━━ Rows ━━
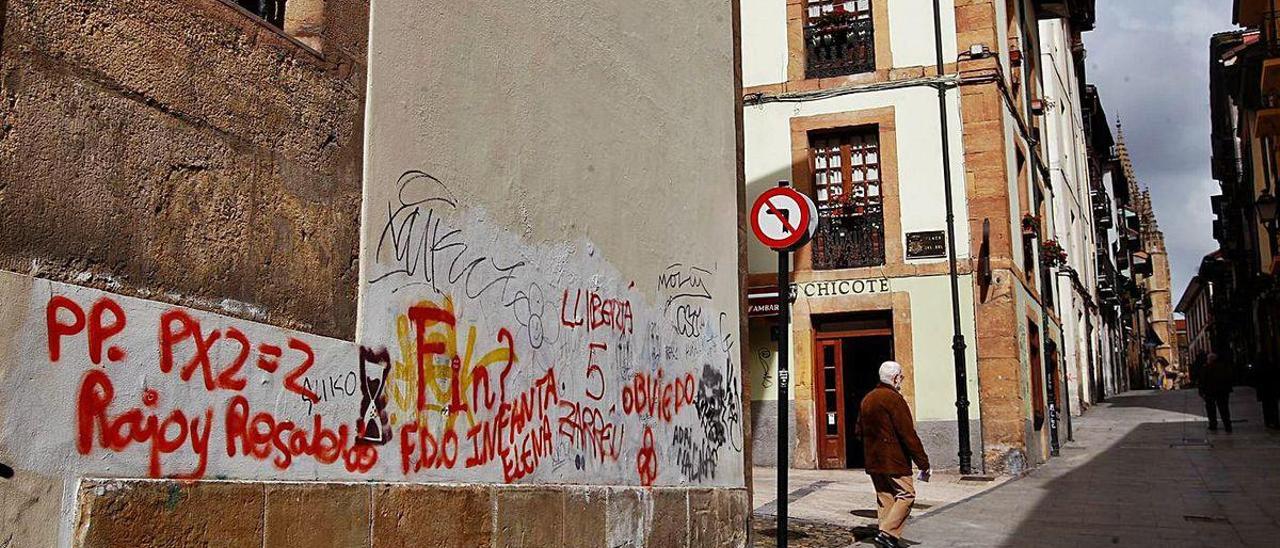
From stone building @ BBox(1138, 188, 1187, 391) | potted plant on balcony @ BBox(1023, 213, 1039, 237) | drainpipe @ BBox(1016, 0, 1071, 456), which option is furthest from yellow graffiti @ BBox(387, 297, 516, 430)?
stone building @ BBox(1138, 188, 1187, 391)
━━━
━━ Rows ━━
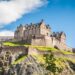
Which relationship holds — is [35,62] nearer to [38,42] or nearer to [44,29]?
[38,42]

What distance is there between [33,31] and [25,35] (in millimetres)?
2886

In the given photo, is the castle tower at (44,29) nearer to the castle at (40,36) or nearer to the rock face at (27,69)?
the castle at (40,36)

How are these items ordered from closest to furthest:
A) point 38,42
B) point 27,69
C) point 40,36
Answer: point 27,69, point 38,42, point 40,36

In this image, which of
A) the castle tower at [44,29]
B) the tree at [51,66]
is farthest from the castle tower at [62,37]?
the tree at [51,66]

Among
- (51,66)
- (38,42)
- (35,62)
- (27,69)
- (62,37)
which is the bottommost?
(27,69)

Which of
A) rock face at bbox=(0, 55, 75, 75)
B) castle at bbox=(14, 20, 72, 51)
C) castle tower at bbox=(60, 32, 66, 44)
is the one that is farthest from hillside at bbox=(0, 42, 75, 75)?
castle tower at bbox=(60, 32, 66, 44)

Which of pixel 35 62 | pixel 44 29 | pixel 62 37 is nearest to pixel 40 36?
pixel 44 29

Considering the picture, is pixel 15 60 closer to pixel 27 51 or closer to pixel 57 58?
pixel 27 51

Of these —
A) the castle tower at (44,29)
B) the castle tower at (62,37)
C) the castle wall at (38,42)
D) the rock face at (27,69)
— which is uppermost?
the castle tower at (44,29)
━━━
━━ Rows ━━
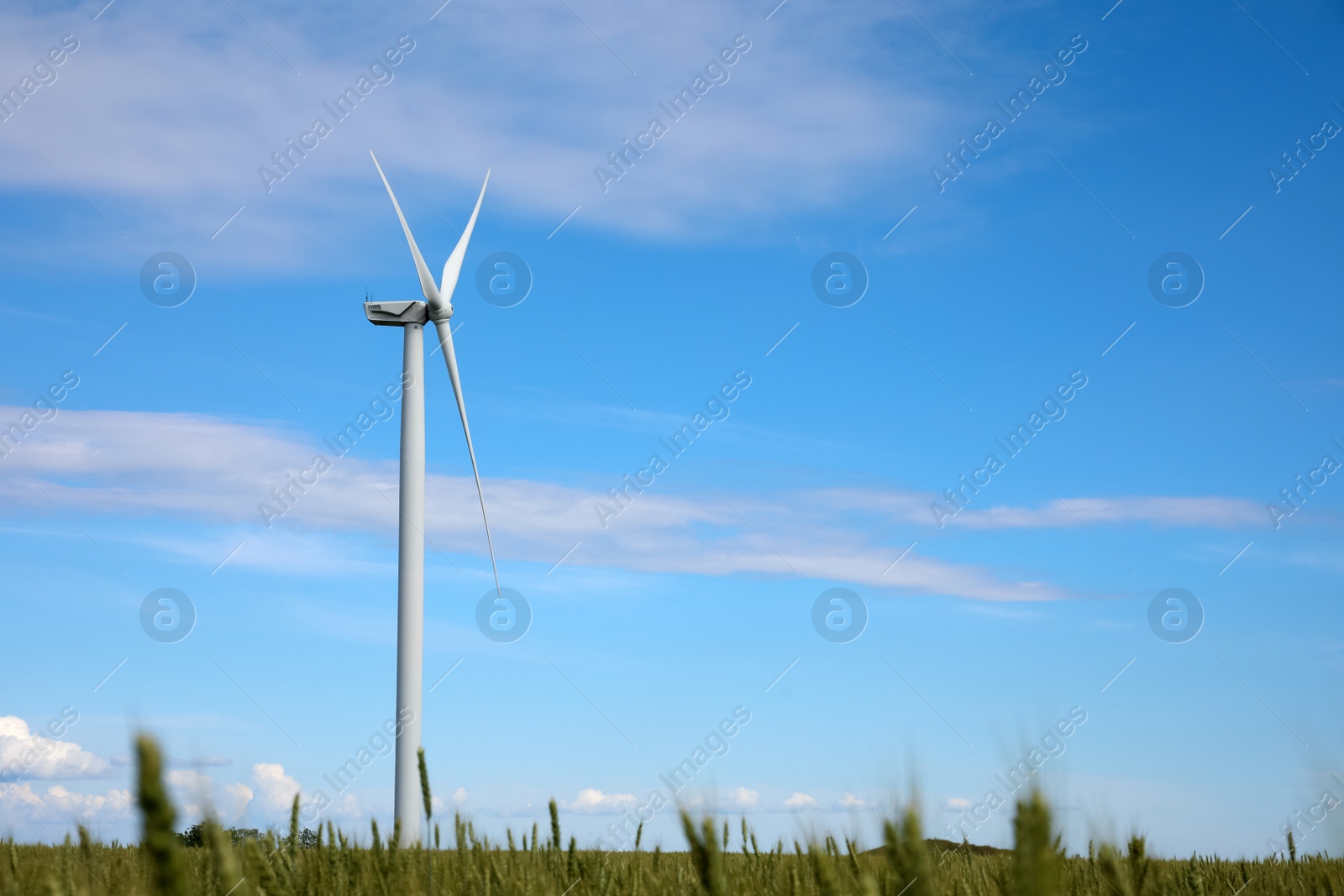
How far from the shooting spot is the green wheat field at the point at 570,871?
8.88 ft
━━━
Pick out every row above that contains the word "castle" and copy each of those rows in full. Case counts.

In the given photo, is the castle tower at (44,29) nearer to the castle at (40,36) or nearer to the rock face at (27,69)?
the castle at (40,36)
A) the castle tower at [44,29]
is farthest from the castle tower at [62,37]?
B) castle at bbox=(14, 20, 72, 51)
C) castle tower at bbox=(60, 32, 66, 44)
castle tower at bbox=(60, 32, 66, 44)
A) the castle tower at (44,29)
B) the castle tower at (62,37)
C) the castle wall at (38,42)
the castle tower at (44,29)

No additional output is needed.